I avoided the issues with using matplotlib by simply using PIL, Python Image Library:

import gym, PIL
env = gym.make('SpaceInvaders-v0')
array = env.reset()
PIL.Image.fromarray(env.render(mode='rgb_array'))

I found that I didn't need to set the XV frame buffer.



回答8:

I had the same problem and I_like_foxes solution to reinstall nvidia drivers with no opengl fixed things. Here are the commands I used for Ubuntu 16.04 and GTX 1080ti https://gist.github.com/8enmann/931ec2a9dc45fde871d2139a7d1f2d78



回答9:

I was looking for a solution that works in Colaboratory and ended up with this

from IPython import display
import numpy as np
import time

import gym
env = gym.make('SpaceInvaders-v0')
env.reset()

import PIL.Image
import io


def showarray(a, fmt='png'):
    a = np.uint8(a)
    f = io.BytesIO()
    ima = PIL.Image.fromarray(a).save(f, fmt)
    return f.getvalue()

imagehandle = display.display(display.Image(data=showarray(env.render(mode='rgb_array')), width=450), display_id='gymscr')

while True:
    time.sleep(0.01)
    env.step(env.action_space.sample()) # take a random action
    display.update_display(display.Image(data=showarray(env.render(mode='rgb_array')), width=450), display_id='gymscr')

EDIT 1:

You could use xvfbwrapper for the Cartpole environment.

from IPython import display
from xvfbwrapper import Xvfb
import numpy as np
import time
import pyglet
import gym
import PIL.Image
import io    

vdisplay = Xvfb(width=1280, height=740)
vdisplay.start()

env = gym.make('CartPole-v0')
env.reset()

def showarray(a, fmt='png'):
    a = np.uint8(a)
    f = io.BytesIO()
    ima = PIL.Image.fromarray(a).save(f, fmt)
    return f.getvalue()

imagehandle = display.display(display.Image(data=showarray(env.render(mode='rgb_array')), width=450), display_id='gymscr')


for _ in range(1000):
  time.sleep(0.01)
  observation, reward, done, info = env.step(env.action_space.sample()) # take a random action
  display.update_display(display.Image(data=showarray(env.render(mode='rgb_array')), width=450), display_id='gymscr')


vdisplay.stop()

If you're working with standard Jupyter, there's a better solution though. You can use the CommManager to send messages with updated Data URLs to your HTML output.
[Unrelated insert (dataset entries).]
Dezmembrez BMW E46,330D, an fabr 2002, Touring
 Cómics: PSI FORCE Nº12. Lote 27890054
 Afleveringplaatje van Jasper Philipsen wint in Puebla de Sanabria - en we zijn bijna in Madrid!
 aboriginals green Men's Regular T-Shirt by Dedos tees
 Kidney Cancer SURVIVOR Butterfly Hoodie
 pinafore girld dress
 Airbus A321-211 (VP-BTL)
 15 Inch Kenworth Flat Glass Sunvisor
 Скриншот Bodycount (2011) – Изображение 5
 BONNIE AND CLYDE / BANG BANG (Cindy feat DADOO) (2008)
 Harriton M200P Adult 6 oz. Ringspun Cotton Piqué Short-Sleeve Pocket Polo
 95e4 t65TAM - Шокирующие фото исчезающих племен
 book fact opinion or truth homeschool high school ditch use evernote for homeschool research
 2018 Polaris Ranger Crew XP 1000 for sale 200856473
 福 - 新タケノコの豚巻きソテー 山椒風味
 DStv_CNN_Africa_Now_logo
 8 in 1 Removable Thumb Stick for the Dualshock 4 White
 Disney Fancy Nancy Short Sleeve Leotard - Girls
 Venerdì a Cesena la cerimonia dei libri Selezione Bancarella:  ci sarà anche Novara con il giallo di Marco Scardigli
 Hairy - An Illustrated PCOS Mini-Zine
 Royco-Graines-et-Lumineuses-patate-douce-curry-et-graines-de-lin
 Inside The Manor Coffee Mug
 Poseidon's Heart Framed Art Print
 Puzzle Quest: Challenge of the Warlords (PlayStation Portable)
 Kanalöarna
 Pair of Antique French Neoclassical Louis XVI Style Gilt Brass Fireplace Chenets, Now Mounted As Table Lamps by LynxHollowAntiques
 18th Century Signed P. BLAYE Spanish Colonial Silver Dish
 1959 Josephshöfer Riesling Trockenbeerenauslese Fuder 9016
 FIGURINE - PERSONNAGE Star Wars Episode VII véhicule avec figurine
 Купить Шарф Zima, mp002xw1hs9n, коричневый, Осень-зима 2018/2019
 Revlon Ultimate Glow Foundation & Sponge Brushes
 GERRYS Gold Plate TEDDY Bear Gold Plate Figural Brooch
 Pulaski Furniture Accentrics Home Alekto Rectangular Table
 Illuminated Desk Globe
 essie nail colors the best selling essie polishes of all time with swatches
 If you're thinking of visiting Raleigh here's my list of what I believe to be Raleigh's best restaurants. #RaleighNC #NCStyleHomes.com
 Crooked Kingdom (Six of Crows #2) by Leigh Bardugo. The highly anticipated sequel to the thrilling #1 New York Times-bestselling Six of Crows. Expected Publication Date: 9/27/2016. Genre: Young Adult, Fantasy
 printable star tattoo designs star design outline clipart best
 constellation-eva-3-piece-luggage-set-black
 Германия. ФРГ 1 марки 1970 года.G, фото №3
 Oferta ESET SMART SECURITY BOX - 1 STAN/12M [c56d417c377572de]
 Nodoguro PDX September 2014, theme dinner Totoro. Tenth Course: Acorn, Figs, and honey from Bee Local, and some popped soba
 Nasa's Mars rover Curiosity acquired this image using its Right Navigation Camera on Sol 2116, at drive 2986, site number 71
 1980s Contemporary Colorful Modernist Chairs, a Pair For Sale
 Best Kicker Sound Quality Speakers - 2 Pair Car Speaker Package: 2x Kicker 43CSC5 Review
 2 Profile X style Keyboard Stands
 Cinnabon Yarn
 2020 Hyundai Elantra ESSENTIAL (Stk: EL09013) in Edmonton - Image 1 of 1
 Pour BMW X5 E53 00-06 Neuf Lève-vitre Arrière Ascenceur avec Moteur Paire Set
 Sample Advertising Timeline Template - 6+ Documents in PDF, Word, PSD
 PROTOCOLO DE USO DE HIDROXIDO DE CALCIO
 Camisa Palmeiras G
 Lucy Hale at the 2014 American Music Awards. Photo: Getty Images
IPython Inline Screen Example

In Colab the CommManager is not available. The more restrictive output module has a method called eval_js() which seems to be kind of slow.



回答10:

In my IPython environment, Andrew Schreiber's solution can't plot image smoothly. The following is my solution:

If on a linux server, open jupyter with

$ xvfb-run -s "-screen 0 1400x900x24" jupyter notebook

In Jupyter

import matplotlib.pyplot as plt
%matplotlib inline
%matplotlib notebook
from IPython import display

Display iteration:

done = False
obs = env.reset()

fig = plt.figure()
ax = fig.add_subplot(111)
plt.ion()

fig.show()
fig.canvas.draw()

while not done:
    # action = pi.act(True, obs)[0] # pi means a policy which produces an action, if you have
    # obs, reward, done, info = env.step(action) # do action, if you have
    env_rnd = env.render(mode='rgb_array')
    ax.clear()
    ax.imshow(env_rnd)
    fig.canvas.draw()
    time.sleep(0.01)


回答11:

Referencing my other answer here: Display OpenAI gym in Jupyter notebook only

I made a quick working example here which you could fork: https://kyso.io/eoin/openai-gym-jupyter with two examples of rendering in Jupyter - one as an mp4, and another as a realtime gif.

The .mp4 example is quite simple.

import gym
from gym import wrappers

env = gym.make('SpaceInvaders-v0')
env = wrappers.Monitor(env, "./gym-results", force=True)
env.reset()
for _ in range(1000):
    action = env.action_space.sample()
    observation, reward, done, info = env.step(action)
    if done: break
env.close()

Then in a new cell Jupyter cell, or download it from the server onto some place where you can view the video.

import io
import base64
from IPython.display import HTML

video = io.open('./gym-results/openaigym.video.%s.video000000.mp4' % env.file_infix, 'r+b').read()
encoded = base64.b64encode(video)
HTML(data='''
    <video width="360" height="auto" alt="test" controls><source src="data:video/mp4;base64,{0}" type="video/mp4" /></video>'''
.format(encoded.decode('ascii')))

If your on a server with public access you could run python -m http.server in the gym-results folder and just watch the videos there.